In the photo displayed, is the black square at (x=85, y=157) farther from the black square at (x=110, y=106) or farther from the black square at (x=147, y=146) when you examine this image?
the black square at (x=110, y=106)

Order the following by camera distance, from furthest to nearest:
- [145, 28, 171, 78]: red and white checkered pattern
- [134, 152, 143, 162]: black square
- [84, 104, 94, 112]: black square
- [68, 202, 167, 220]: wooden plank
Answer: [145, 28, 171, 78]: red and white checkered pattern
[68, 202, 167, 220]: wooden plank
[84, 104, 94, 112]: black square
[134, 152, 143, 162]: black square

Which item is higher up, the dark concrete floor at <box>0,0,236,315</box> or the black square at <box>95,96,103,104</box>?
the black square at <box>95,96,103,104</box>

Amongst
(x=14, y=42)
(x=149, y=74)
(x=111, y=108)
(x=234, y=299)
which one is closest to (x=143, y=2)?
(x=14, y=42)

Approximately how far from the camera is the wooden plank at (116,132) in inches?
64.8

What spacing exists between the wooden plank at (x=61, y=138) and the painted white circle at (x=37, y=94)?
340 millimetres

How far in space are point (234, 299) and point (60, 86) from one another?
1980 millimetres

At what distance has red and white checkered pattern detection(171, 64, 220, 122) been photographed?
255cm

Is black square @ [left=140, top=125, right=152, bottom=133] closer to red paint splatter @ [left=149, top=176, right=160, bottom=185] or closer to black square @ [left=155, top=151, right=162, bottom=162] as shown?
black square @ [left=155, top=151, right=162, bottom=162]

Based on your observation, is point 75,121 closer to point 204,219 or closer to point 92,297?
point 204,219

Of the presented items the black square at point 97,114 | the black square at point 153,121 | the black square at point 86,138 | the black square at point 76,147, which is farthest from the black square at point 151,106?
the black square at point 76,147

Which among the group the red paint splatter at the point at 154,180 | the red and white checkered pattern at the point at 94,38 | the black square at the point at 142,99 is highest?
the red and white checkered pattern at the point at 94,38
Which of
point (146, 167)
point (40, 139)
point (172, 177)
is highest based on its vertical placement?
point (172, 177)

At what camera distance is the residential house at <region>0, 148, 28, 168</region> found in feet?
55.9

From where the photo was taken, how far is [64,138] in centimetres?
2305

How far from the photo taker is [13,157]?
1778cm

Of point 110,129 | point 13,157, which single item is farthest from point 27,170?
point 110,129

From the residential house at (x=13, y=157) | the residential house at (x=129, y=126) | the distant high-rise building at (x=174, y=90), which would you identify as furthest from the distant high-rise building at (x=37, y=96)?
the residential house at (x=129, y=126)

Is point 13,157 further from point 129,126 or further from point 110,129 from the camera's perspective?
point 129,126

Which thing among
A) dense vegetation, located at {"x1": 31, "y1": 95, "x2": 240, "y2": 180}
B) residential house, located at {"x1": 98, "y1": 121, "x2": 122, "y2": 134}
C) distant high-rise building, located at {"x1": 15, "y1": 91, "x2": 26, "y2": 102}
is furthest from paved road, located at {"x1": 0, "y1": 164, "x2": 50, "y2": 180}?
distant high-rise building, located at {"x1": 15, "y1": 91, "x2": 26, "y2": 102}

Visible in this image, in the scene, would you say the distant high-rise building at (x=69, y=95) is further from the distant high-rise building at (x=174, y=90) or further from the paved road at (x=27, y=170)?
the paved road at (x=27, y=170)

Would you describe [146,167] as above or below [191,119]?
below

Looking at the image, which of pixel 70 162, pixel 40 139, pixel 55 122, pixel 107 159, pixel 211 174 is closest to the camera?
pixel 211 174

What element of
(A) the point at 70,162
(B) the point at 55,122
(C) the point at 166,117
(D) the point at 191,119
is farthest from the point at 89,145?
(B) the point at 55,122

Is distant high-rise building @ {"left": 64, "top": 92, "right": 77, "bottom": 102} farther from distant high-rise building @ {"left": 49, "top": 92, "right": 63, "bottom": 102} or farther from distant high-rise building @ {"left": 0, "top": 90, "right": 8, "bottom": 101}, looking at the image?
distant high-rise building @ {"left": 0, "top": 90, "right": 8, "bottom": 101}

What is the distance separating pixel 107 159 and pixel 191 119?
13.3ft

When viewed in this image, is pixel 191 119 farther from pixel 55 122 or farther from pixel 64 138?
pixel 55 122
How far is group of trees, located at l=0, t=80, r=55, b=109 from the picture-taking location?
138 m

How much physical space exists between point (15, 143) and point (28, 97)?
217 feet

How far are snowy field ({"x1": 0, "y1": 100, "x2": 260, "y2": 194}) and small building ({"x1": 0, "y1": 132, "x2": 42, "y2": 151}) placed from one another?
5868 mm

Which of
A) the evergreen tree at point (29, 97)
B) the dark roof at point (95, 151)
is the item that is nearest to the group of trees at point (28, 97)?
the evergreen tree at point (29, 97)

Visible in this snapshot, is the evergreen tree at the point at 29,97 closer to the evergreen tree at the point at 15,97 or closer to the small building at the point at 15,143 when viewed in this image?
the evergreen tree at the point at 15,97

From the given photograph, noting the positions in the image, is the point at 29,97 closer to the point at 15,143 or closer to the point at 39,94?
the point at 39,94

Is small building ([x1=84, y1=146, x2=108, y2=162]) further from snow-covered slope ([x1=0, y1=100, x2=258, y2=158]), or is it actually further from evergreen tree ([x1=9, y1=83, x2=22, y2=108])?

******

■ What you should do
Transcribe the whole listing exactly.

■ Task result
In the photo displayed, is the black square at (x=85, y=157) farther from the black square at (x=110, y=106) or farther from the black square at (x=147, y=146) when you examine this image?
the black square at (x=110, y=106)

Order the following by camera distance, from furthest to nearest:
- [145, 28, 171, 78]: red and white checkered pattern
- [134, 152, 143, 162]: black square
- [84, 104, 94, 112]: black square
- [68, 202, 167, 220]: wooden plank
Answer: [145, 28, 171, 78]: red and white checkered pattern
[68, 202, 167, 220]: wooden plank
[84, 104, 94, 112]: black square
[134, 152, 143, 162]: black square

Which item is higher up, the dark concrete floor at <box>0,0,236,315</box> or the black square at <box>95,96,103,104</box>?
the black square at <box>95,96,103,104</box>

Amongst
(x=14, y=42)
(x=149, y=74)
(x=111, y=108)
(x=234, y=299)
which one is closest to (x=143, y=2)?
(x=14, y=42)

Approximately how far from the camera is the wooden plank at (116,132) in inches?
64.8

What spacing exists between the wooden plank at (x=61, y=138) and the painted white circle at (x=37, y=94)?
340 millimetres

How far in space are point (234, 299) and point (60, 86) from one another?
1980 millimetres

At what distance has red and white checkered pattern detection(171, 64, 220, 122) been photographed?
255cm

Is black square @ [left=140, top=125, right=152, bottom=133] closer to red paint splatter @ [left=149, top=176, right=160, bottom=185] or closer to black square @ [left=155, top=151, right=162, bottom=162] as shown?
black square @ [left=155, top=151, right=162, bottom=162]

Based on your observation, is point 75,121 closer to point 204,219 or closer to point 92,297?
point 204,219

Of the presented items the black square at point 97,114 | the black square at point 153,121 | the black square at point 86,138 | the black square at point 76,147, which is farthest from the black square at point 151,106?
the black square at point 76,147

Which among the group the red paint splatter at the point at 154,180 | the red and white checkered pattern at the point at 94,38 | the black square at the point at 142,99 is highest?
the red and white checkered pattern at the point at 94,38
Which of
point (146, 167)
point (40, 139)
point (172, 177)
is highest based on its vertical placement?
point (172, 177)

At what camera distance is the residential house at <region>0, 148, 28, 168</region> found in feet?
55.9

From where the photo was taken, how far is [64,138] in centimetres?
2305

How far from the photo taker is [13,157]?
1778cm

Of point 110,129 | point 13,157, which single item is farthest from point 27,170?
point 110,129

From the residential house at (x=13, y=157) | the residential house at (x=129, y=126) | the distant high-rise building at (x=174, y=90), which would you identify as furthest from the distant high-rise building at (x=37, y=96)?
the residential house at (x=129, y=126)

Is point 13,157 further from point 129,126 or further from point 110,129 from the camera's perspective?
point 129,126

Which thing among
A) dense vegetation, located at {"x1": 31, "y1": 95, "x2": 240, "y2": 180}
B) residential house, located at {"x1": 98, "y1": 121, "x2": 122, "y2": 134}
C) distant high-rise building, located at {"x1": 15, "y1": 91, "x2": 26, "y2": 102}
is furthest from paved road, located at {"x1": 0, "y1": 164, "x2": 50, "y2": 180}?
distant high-rise building, located at {"x1": 15, "y1": 91, "x2": 26, "y2": 102}

Visible in this image, in the scene, would you say the distant high-rise building at (x=69, y=95) is further from the distant high-rise building at (x=174, y=90) or further from the paved road at (x=27, y=170)?
the paved road at (x=27, y=170)

Would you describe [146,167] as above or below [191,119]?
below

Looking at the image, which of pixel 70 162, pixel 40 139, pixel 55 122, pixel 107 159, pixel 211 174 is closest to the camera?
pixel 211 174

What element of
(A) the point at 70,162
(B) the point at 55,122
(C) the point at 166,117
(D) the point at 191,119
is farthest from the point at 89,145?
(B) the point at 55,122

Is distant high-rise building @ {"left": 64, "top": 92, "right": 77, "bottom": 102} farther from distant high-rise building @ {"left": 49, "top": 92, "right": 63, "bottom": 102} or farther from distant high-rise building @ {"left": 0, "top": 90, "right": 8, "bottom": 101}, looking at the image?
distant high-rise building @ {"left": 0, "top": 90, "right": 8, "bottom": 101}

What is the distance separating pixel 107 159 and pixel 191 119?
13.3ft

When viewed in this image, is pixel 191 119 farther from pixel 55 122 or farther from pixel 64 138?
pixel 55 122
How far is group of trees, located at l=0, t=80, r=55, b=109 from the picture-taking location?
138 m

How much physical space exists between point (15, 143) and point (28, 97)?
217 feet

How far are snowy field ({"x1": 0, "y1": 100, "x2": 260, "y2": 194}) and small building ({"x1": 0, "y1": 132, "x2": 42, "y2": 151}) placed from one another?
5868 mm

Which of
A) the evergreen tree at point (29, 97)
B) the dark roof at point (95, 151)
is the item that is nearest to the group of trees at point (28, 97)?
the evergreen tree at point (29, 97)

Visible in this snapshot, is the evergreen tree at the point at 29,97 closer to the evergreen tree at the point at 15,97 or closer to the small building at the point at 15,143 when viewed in this image?
the evergreen tree at the point at 15,97

From the given photograph, noting the positions in the image, is the point at 29,97 closer to the point at 15,143 or closer to the point at 39,94?
the point at 39,94

Is small building ([x1=84, y1=146, x2=108, y2=162]) further from snow-covered slope ([x1=0, y1=100, x2=258, y2=158]), or is it actually further from evergreen tree ([x1=9, y1=83, x2=22, y2=108])?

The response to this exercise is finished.